Database Indexing: The 80/20 of Performance
Architecture Patterns — Part 2 of 30
The Flash Sale That Cost $500,000
It was a Friday afternoon. The flash sale had been planned for weeks. Marketing had sent the email blast, the countdown timer was live, and traffic was pouring in. Then, thirty minutes into the event, checkout stopped working.
The culprit wasn't a DDoS attack or a deployment gone wrong. It was one database index — one that a developer had added the week before with the best of intentions.
The system: a 50-million-row orders table in production. The developer saw that a reporting query was slow and reasoned, logically, that indexing the status column would help. What they didn't account for was that status has only four or five distinct values across 50 million rows. Low cardinality. The query planner looked at the index, did the math, and kept choosing a full table scan anyway — the index was useless for reads.
But it wasn't useless for writes. With thousands of orders changing status every minute during the sale, the database was constantly maintaining an index that nobody was using. Write latency spiked. Deadlocks cascaded. The system crashed within 30 minutes, and the post-mortem estimated $500,000 in lost revenue.
This is the real problem with database indexing. It's not that engineers don't know what indexes are. It's that the decision framework for when to add one, what to index, and which type to use is genuinely non-obvious — and the cost of getting it wrong is asymmetric. A missing index is slow. A wrong index can be catastrophic.
After 25 years building and reviewing production systems, I can tell you: indexing is the single highest-leverage place in your database architecture. It's also the most commonly misunderstood. Let's fix that.
Why Indexes Matter More Than You Think
First, a quick mental model refresh. An index is a separate data structure — almost always a B-tree — that your database maintains alongside your table. It stores a sorted copy of the indexed column(s) plus a pointer to the full row. When a query filters on an indexed column, the engine does a fast binary search through the B-tree instead of scanning every row.
The math here is dramatic. A table with 10 million rows:
- Full table scan: touches ~10,000,000 rows
- B-tree index seek: touches ~23 rows (
log₂(10,000,000) ≈ 23)
That's not a 10% improvement. That's a 400,000x reduction in rows examined. In practice, you see this play out as queries going from minutes to milliseconds.
A real example: IBM's FileNet P8 financial application added an index on a single column and watched transaction response times drop from 7,000ms to 200ms — a 35x improvement — while CPU load fell from 60% to under 20%.
And from Sentry's engineering blog in January 2026: a pagination query on a large tickets table was taking 3.85 seconds on page 321. After adding a composite index and switching to cursor-based pagination, average query duration dropped to 13ms. That's a 300x improvement from a CREATE INDEX statement and a query rewrite.
But indexes aren't free. Every index adds:
- Storage overhead (a complete sorted copy of those columns)
- Write overhead (every
INSERT,UPDATE, andDELETEmust update each index on the table) - Planning complexity (the query optimizer has more choices to evaluate)
This is the core tension in indexing architecture: you're trading write performance and storage for read performance. Getting that trade-off right is the job.
The Decision Framework
Here's the framework I use when evaluating whether to add an index. Work through these questions in order.
1. Is this query actually slow in production?
Always start with measurement. Never add indexes speculatively based on what you think will be slow. Your query planner is smarter than your intuition for most cases.
PostgreSQL — find your slowest queries:
-- Enable first (add to postgresql.conf: shared_preload_libraries = 'pg_stat_statements')

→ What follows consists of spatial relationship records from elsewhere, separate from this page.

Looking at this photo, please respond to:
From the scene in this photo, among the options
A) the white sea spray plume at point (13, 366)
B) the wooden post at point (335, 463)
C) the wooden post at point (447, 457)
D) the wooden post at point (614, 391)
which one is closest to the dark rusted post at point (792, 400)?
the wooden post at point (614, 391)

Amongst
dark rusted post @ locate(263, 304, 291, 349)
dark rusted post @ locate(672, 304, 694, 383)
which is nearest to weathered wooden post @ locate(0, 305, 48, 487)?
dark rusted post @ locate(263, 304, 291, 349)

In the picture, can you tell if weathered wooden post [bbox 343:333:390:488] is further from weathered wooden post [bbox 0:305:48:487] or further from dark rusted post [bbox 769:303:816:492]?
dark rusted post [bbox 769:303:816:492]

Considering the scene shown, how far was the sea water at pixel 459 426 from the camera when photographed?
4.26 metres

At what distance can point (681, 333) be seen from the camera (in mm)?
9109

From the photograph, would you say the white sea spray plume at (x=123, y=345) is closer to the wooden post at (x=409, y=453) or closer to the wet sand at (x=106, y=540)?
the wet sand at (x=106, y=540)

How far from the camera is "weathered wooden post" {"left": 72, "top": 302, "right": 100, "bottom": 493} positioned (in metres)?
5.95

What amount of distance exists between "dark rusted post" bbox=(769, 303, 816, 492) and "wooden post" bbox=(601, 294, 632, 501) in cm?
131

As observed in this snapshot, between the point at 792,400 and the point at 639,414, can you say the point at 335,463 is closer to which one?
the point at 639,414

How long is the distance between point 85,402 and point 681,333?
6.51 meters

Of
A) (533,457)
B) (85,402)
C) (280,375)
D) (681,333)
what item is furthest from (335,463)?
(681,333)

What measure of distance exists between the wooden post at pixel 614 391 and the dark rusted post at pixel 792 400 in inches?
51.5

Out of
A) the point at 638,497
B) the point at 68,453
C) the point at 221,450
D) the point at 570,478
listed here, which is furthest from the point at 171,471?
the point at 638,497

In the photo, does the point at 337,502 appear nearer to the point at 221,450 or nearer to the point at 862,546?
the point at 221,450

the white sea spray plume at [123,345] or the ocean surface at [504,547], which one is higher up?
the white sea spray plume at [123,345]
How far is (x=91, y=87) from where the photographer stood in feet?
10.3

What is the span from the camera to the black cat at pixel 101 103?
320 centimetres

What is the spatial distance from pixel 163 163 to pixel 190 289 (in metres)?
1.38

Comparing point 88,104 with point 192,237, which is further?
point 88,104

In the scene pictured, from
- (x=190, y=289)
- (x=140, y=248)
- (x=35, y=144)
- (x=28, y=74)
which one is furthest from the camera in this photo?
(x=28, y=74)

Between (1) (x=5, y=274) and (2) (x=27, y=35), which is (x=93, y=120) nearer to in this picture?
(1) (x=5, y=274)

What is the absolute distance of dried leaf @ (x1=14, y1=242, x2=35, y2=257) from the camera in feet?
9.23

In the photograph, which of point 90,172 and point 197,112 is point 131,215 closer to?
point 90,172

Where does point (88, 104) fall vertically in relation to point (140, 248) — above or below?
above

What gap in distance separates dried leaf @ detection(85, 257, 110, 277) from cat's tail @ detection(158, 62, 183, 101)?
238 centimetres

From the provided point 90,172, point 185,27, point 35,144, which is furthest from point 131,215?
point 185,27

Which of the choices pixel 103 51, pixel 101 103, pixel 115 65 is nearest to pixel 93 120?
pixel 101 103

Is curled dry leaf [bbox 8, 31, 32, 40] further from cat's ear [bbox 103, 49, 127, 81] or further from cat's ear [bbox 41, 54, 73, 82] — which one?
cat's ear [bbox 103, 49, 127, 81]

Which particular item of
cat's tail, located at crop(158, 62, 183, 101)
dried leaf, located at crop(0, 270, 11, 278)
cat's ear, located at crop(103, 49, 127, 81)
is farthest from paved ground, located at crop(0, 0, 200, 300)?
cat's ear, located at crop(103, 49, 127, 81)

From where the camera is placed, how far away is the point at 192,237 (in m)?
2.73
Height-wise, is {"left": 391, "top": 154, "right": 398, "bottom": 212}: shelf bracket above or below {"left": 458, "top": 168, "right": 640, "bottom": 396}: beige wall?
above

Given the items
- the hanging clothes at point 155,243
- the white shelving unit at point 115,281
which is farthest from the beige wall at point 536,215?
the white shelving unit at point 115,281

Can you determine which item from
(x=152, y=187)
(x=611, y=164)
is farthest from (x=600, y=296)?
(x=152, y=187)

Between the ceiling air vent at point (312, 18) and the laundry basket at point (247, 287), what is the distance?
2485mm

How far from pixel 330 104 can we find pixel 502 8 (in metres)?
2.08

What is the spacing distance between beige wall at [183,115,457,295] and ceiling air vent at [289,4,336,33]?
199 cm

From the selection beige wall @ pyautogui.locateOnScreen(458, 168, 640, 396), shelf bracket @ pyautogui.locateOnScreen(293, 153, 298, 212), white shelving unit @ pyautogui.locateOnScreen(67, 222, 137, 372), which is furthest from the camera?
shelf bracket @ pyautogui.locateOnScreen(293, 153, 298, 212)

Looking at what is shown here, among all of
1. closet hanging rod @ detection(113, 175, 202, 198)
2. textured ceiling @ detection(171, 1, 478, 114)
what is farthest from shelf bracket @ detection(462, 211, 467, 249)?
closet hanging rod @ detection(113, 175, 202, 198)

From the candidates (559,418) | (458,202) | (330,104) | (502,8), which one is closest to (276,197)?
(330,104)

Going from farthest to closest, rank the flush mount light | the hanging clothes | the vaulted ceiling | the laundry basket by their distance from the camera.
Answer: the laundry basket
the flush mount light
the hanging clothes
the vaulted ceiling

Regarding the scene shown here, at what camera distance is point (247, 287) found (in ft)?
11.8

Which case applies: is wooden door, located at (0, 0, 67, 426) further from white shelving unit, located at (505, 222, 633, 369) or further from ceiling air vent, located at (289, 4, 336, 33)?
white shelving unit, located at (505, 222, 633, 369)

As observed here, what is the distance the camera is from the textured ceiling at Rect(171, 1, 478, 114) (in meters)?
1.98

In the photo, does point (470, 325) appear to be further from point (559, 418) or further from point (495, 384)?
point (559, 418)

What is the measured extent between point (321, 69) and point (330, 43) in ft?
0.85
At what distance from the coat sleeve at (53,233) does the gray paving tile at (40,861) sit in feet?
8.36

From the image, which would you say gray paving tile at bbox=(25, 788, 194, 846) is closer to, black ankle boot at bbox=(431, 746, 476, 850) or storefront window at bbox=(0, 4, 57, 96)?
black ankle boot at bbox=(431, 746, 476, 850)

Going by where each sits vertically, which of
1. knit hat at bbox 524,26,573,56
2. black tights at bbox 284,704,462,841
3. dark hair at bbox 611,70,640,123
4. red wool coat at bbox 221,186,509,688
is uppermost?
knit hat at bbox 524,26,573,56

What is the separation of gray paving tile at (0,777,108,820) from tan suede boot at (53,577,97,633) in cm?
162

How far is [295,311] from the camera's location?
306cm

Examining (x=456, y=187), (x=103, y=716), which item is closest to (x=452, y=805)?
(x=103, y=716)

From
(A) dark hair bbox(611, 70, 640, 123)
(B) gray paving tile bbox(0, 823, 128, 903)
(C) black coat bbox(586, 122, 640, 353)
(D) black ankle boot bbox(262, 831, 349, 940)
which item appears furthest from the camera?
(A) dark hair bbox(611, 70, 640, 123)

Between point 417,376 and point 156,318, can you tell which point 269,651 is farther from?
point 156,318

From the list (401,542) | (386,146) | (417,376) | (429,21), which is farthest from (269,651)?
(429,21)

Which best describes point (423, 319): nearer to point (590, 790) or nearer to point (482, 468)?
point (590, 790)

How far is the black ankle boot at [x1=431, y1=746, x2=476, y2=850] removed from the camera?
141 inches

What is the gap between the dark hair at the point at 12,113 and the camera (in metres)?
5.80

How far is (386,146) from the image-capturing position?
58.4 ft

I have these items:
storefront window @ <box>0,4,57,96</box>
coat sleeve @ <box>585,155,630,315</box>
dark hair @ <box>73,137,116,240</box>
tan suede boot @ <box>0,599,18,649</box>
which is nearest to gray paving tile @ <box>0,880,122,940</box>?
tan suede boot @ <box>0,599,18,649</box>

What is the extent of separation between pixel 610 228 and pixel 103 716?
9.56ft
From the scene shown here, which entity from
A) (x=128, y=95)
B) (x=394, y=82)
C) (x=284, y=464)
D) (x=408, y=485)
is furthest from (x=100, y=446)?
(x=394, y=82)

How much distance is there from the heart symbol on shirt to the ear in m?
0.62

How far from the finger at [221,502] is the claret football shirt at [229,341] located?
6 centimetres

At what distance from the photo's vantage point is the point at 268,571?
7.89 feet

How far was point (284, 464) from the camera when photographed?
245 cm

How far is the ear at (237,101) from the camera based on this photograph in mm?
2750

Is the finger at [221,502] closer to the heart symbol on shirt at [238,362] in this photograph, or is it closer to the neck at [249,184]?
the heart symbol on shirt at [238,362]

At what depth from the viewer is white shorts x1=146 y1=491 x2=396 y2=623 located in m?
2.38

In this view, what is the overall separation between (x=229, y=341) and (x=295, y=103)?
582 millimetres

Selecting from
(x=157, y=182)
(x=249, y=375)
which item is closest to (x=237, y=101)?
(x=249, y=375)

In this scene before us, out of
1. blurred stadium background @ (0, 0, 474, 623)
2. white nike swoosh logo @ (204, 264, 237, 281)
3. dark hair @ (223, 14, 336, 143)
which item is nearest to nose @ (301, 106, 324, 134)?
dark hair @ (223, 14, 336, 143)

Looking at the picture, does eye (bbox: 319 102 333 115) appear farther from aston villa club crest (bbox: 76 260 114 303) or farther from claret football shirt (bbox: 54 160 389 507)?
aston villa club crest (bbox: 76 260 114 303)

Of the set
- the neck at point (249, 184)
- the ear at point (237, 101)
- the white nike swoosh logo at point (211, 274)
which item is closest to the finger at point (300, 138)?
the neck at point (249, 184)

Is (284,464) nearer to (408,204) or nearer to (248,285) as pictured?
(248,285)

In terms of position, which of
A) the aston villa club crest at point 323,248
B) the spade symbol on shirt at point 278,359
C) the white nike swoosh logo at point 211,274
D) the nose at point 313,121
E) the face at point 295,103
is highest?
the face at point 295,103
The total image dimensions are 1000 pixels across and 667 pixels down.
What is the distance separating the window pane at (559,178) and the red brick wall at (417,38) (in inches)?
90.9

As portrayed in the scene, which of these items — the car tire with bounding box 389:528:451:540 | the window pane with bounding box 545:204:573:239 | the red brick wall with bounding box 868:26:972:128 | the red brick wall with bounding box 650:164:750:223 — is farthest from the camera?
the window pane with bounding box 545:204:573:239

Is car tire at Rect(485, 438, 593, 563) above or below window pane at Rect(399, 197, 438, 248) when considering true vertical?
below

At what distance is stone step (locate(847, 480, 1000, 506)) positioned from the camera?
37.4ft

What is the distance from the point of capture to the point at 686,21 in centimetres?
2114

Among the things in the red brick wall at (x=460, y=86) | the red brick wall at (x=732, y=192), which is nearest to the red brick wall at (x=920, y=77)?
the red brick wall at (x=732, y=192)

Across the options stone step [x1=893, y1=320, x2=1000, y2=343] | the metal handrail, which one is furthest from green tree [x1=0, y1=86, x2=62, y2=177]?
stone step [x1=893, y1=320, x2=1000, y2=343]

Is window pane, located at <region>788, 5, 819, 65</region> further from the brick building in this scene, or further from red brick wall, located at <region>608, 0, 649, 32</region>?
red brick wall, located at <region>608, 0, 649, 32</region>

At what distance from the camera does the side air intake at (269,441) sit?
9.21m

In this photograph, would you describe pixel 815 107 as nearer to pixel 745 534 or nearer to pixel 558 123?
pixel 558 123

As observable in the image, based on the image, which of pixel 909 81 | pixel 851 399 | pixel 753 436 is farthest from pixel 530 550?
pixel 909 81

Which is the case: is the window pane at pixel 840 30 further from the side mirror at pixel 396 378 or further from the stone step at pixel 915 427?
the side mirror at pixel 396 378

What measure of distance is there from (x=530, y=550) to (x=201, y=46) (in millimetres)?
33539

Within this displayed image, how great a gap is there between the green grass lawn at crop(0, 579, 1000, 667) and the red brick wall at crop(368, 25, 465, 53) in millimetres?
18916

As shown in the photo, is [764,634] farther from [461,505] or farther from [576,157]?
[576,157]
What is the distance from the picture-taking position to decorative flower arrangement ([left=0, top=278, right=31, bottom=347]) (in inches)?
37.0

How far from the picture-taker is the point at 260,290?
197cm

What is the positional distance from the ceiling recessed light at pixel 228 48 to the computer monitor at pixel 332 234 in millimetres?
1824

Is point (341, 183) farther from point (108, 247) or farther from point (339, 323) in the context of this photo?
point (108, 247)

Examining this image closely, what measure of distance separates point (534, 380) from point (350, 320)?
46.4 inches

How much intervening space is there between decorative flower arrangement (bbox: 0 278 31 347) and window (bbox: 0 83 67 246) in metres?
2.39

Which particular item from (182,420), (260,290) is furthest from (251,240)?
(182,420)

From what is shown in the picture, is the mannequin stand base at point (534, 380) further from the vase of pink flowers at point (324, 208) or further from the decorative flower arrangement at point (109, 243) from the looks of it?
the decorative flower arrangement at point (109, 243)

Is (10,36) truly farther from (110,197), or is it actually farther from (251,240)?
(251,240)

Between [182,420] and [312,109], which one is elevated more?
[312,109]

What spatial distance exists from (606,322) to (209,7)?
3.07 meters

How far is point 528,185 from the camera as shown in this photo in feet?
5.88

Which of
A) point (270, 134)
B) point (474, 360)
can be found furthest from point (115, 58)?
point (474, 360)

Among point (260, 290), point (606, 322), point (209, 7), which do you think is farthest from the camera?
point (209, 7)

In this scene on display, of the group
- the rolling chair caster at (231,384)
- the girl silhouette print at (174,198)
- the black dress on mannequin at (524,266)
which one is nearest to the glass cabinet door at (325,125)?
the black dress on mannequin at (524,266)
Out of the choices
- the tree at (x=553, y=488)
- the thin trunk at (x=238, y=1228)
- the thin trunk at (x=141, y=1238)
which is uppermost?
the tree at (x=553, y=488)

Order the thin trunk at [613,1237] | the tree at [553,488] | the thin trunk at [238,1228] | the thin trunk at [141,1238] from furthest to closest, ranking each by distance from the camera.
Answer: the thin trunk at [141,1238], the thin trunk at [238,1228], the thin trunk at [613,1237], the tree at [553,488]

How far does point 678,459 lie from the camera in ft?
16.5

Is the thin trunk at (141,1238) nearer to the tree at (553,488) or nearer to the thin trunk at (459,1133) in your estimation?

CREATE EXTENSION IF NOT EXISTS pg_stat_statements;
-- Then find your top offenders
SELECT
query,
calls,
round(mean_exec_time::numeric, 2) AS mean_ms,
round(total_exec_time::numeric, 2) AS total_ms
FROM pg_stat_statements
ORDER BY total_exec_time DESC
LIMIT 20;
MySQL — enable slow query log:
-- In my.cnf or at runtime:
SET GLOBAL slow_query_log = 'ON';
SET GLOBAL long_query_time = 0.2; -- Log anything over 200ms
SET GLOBAL slow_query_log_file = '/var/log/mysql/slow.log';
-- Then parse it:
-- mysqldumpslow -s t -t 20 /var/log/mysql/slow.log
Terminal — check for sequential scans in PostgreSQL:
SELECT
relname AS table,
seq_scan,
idx_scan,
n_live_tup AS rows
FROM pg_stat_user_tables
WHERE n_live_tup > 10000
AND seq_scan > idx_scan
ORDER BY seq_tup_read DESC
LIMIT 20;
Any table that's being scanned sequentially more than it's using indexes, and has more than 10,000 rows, is a candidate for investigation.
2. What is the cardinality of the column?
This is where most developers go wrong, exactly like the flash sale story above.
Cardinality is the number of distinct values in a column relative to total rows. High cardinality means many distinct values (e.g., user_id, email). Low cardinality means few distinct values (e.g., status, is_active, country_code).
Rule of thumb:
- High cardinality columns → indexes are highly effective. The engine can skip most rows quickly.
- Low cardinality columns → indexes are often useless or harmful. If 40% of your rows have
status = 'active', the planner knows a full scan is faster.
-- Check cardinality before indexing (PostgreSQL)
SELECT
attname AS column,
n_distinct,
correlation
FROM pg_stats
WHERE tablename = 'orders'
ORDER BY n_distinct DESC;
A n_distinct value close to the row count means high cardinality. A small number (like 4 or 5) means low cardinality — think very carefully before indexing.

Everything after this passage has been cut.